Beitrag von Berthold, 02.04.2009, 12:10 Uhr

Hallo Experte,

danke für die Antwort. Bin jetzt auf jeden Fall sehr gut informiert worden und werde entsprechend handeln.

Gruß Berthold

ps. Eine Frage noch. Was ist, wenn ich wieder arbeitsfähig würde? Dann hat sich doch eigentlich diese ganze Sache erledigt und ich könnte doch dann sicher getrost zum 01.10. den Rentenantrag wg. Schwerbeh. ohne Abschlag beantragen, oder?

JA !!

von Experte/in Experten-Antwort

Rente nach Reha

Hallo "Berthold",

sofern es tatsächlich nicht zur Feststellung der EM-Rente kommen wird, hätten Sie recht.
Die Krankenkasse wird aber auf der Umdeutung des Antrages bestehen, sofern Sie Krankengeld gezahlt hat, um dann gegenüber dem Rentenversicherungsträger einen Erstattungsanspruch geltend machen zu können. D.h. sobald dem Rentenversicherungsträger alle notwendigen Angaben vorliegen, um die Rente feststellen zu können, wird er dies nachholen müssen.
Einzige Möglichkeit wäre, dass der Rentenversicherungsträger nicht mehr an seiner ursprünglichen Feststellung der Erwerbsminderung festhält. Aufgrund der Tatsache, dass Sie wieder "arbeitsfähig" sind, und für eine längere Zeit auch wieder Ihrer Arbeit nachgehen bzw. nachgegangen sind wäre es denkbar, dass er seine Entscheidung entsprechend revidiert. Ob er dies tun wird, kann hier in diesem Forum und zum jetzigen Zeitpunkt nicht gesagt werden. Vielmehr wäre eine entsprechende Entscheidung abzuwarten oder ggfs. nach einiger Zeit der tatsächlichen Beschäftigungsausübung ein Überprüfungsantrag zu stellen, um so eine Änderung der ursprünglichen Entscheidung zu erreichen.
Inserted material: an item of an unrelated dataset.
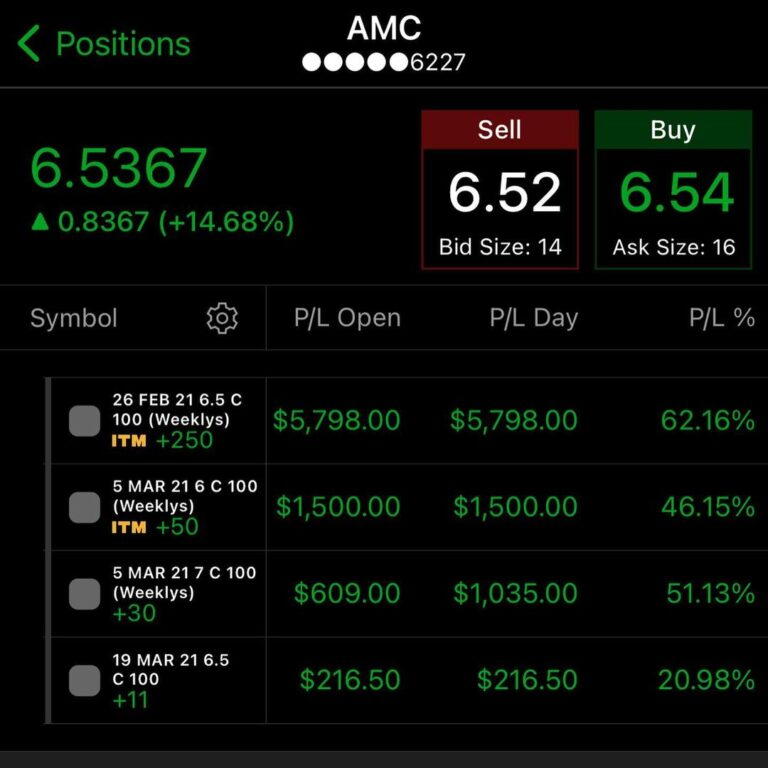 We had a nice scalp on AMC today & a nice swing we made some bank on with CCL. A…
Sollte anstatt eines Versagungsbescheides eventuell doch ein Bewilligungsbescheid erteilt werden, so wäre die einzige Möglichkeit, zunächst Widerspruch einzulegen, mit der Bitte das Verfahren auszusetzen, bis die Möglichkeit der Überprüfung anhand der Tatsache, ob sie tatsächlich Ihre Arbeit noch verrichten können, möglich sein wird.